Of course, there are exceptions. No rule should be set in stone when it comes to music. Pop O.D.: The Songs of Iggy Pop, released by Static Records back in ‘98, succeeds because the majority of the songs on here subscribe to that “make the song your own” theory. The few faithful covers are so impassioned that they are instantly forgiven.

Every band and artist on the album is Metro Detroit-based, gifting the record contemporary authenticity that few cover records have from the very onset. The songs are a mixture of Stooges material and Iggy Pop solo stuff, and all are tackled with an air of loving respect rather than overblown reverence.

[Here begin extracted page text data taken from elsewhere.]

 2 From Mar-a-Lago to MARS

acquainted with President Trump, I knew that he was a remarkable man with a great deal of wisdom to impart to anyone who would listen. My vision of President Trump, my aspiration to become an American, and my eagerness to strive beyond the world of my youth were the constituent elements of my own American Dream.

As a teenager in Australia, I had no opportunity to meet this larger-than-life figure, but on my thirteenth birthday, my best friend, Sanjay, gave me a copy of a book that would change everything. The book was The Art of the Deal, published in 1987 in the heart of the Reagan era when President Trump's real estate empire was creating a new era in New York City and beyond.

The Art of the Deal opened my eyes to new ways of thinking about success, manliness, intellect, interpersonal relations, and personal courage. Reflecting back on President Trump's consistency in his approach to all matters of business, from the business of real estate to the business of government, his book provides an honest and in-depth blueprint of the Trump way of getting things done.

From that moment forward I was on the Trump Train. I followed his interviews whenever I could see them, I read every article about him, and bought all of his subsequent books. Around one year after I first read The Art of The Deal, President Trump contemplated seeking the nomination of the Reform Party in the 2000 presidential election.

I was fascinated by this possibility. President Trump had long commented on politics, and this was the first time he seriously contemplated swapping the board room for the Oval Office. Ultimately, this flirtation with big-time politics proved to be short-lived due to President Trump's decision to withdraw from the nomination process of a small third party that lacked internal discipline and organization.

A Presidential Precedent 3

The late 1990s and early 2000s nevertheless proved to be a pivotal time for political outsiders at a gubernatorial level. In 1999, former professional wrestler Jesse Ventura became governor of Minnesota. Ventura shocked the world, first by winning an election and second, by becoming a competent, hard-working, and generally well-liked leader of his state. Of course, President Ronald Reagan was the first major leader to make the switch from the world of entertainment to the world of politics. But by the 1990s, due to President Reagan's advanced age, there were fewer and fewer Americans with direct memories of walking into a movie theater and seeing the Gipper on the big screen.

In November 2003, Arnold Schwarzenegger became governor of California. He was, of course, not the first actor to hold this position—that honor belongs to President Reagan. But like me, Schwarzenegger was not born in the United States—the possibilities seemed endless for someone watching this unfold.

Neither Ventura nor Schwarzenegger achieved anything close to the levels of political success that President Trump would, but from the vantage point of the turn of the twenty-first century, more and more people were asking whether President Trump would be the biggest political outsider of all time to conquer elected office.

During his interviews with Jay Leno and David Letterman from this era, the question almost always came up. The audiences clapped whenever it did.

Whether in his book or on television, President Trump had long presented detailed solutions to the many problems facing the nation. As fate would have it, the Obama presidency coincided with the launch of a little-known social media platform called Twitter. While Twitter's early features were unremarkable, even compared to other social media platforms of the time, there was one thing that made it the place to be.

The Lovemasters are one of those who contribute a faithful cover, in this case “1969”. Bootsey X loves the Stooges and his band are disciples, so it works fine. More interesting, though, are the almost-unrecognizable covers. Jumbo’s cover of “Raw Power”, featuring Vinnie Dombroski and friends, sees the Sponge man screaming his lungs out like he’s exorcising demons. The Down Boyz rap “Down on the Street”, while The Impaler & Cindi St. Germain treat “Candy” like Gothic free form poetry.

Cybertrybe’s industrial take on the relatively unknown “Dogfood” is perhaps the best song on what was a very successful experiment. Hunt it down.